Torat Shmuel (or Likutei Torah–Torat Shmuel) (Hebrew: תורת שמאול) is a collection of Hasidic discourses authored by Rabbi Shmuel Schneersohn of Lubavitch (1834-1882), the fourth rebbe of Chabad. The collection is thought to be the first text in Chabad philosophy to have made use of serialization of discourses, referred in Chabad as a hemshech (Heb.: המשך).

== Publication history ==
The Hasidic writings of Shmuel Schneersohn were subject to a delayed publication history. An early work published shortly after Shmuel Schneersohn's death was Likutei Torah L’gimmel Parashios (Vilna, 1884), but was limited to notes to earlier Hasidic discourses instead of his original writings.
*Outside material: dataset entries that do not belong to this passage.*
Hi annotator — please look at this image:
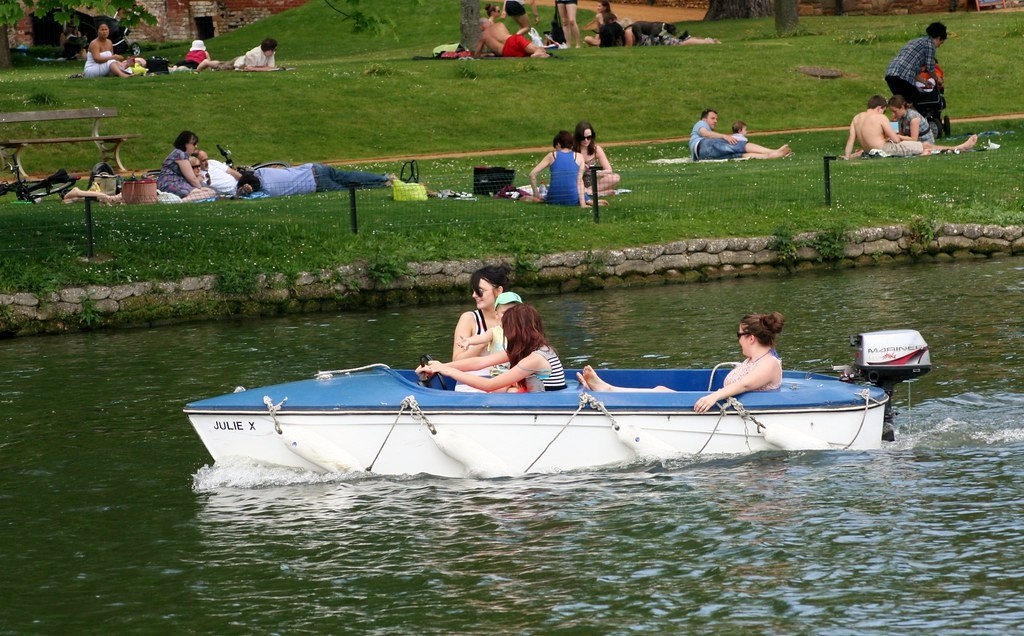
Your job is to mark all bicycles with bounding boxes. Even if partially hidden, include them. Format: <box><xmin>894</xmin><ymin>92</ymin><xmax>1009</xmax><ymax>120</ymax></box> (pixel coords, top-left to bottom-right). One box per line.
<box><xmin>87</xmin><ymin>162</ymin><xmax>139</xmax><ymax>195</ymax></box>
<box><xmin>140</xmin><ymin>143</ymin><xmax>291</xmax><ymax>182</ymax></box>
<box><xmin>0</xmin><ymin>154</ymin><xmax>82</xmax><ymax>205</ymax></box>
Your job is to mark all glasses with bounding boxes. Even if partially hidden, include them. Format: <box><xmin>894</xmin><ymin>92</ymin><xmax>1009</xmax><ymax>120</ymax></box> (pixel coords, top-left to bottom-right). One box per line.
<box><xmin>471</xmin><ymin>288</ymin><xmax>486</xmax><ymax>298</ymax></box>
<box><xmin>192</xmin><ymin>164</ymin><xmax>200</xmax><ymax>169</ymax></box>
<box><xmin>206</xmin><ymin>173</ymin><xmax>211</xmax><ymax>185</ymax></box>
<box><xmin>583</xmin><ymin>135</ymin><xmax>593</xmax><ymax>140</ymax></box>
<box><xmin>193</xmin><ymin>142</ymin><xmax>197</xmax><ymax>146</ymax></box>
<box><xmin>736</xmin><ymin>331</ymin><xmax>751</xmax><ymax>339</ymax></box>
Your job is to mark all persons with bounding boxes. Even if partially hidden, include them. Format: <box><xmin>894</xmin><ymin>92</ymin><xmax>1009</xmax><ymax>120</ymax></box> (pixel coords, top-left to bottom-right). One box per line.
<box><xmin>689</xmin><ymin>109</ymin><xmax>794</xmax><ymax>160</ymax></box>
<box><xmin>169</xmin><ymin>40</ymin><xmax>210</xmax><ymax>71</ymax></box>
<box><xmin>840</xmin><ymin>20</ymin><xmax>978</xmax><ymax>161</ymax></box>
<box><xmin>85</xmin><ymin>22</ymin><xmax>133</xmax><ymax>78</ymax></box>
<box><xmin>577</xmin><ymin>310</ymin><xmax>786</xmax><ymax>413</ymax></box>
<box><xmin>474</xmin><ymin>0</ymin><xmax>723</xmax><ymax>58</ymax></box>
<box><xmin>198</xmin><ymin>38</ymin><xmax>277</xmax><ymax>71</ymax></box>
<box><xmin>64</xmin><ymin>131</ymin><xmax>400</xmax><ymax>204</ymax></box>
<box><xmin>415</xmin><ymin>262</ymin><xmax>567</xmax><ymax>395</ymax></box>
<box><xmin>521</xmin><ymin>122</ymin><xmax>619</xmax><ymax>209</ymax></box>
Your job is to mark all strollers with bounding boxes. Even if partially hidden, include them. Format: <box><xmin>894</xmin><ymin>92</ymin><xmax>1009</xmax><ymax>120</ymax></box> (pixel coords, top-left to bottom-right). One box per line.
<box><xmin>94</xmin><ymin>3</ymin><xmax>141</xmax><ymax>56</ymax></box>
<box><xmin>913</xmin><ymin>56</ymin><xmax>951</xmax><ymax>139</ymax></box>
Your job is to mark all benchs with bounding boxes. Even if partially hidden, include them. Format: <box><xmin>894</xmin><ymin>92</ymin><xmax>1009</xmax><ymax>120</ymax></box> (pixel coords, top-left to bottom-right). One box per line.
<box><xmin>546</xmin><ymin>379</ymin><xmax>590</xmax><ymax>393</ymax></box>
<box><xmin>0</xmin><ymin>108</ymin><xmax>141</xmax><ymax>178</ymax></box>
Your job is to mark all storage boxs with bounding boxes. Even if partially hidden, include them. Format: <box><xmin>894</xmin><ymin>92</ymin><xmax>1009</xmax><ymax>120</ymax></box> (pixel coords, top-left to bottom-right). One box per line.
<box><xmin>473</xmin><ymin>167</ymin><xmax>515</xmax><ymax>195</ymax></box>
<box><xmin>121</xmin><ymin>180</ymin><xmax>158</xmax><ymax>204</ymax></box>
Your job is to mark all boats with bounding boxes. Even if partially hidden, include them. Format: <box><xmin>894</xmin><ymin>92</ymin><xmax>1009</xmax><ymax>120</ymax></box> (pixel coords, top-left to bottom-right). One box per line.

The first volume of Torat Shmuel was published by Kehot Publication Society in 1945 but was limited to select copies of handwritten discourses. In 1978, Rabbi Menachem Mendel Schneerson, the seventh Chabad rebbe, established an institute to oversee the publication of Chabad discourses, a move that resulted in the renewed typeset publication of Torat Shmuel. The present collection published by Kehot contains twenty-seven volumes. An English edition of an 1879 discourse was published by Kehot in 2009 as part of their Chasidic Heritage Series under the title of Feminine Faith.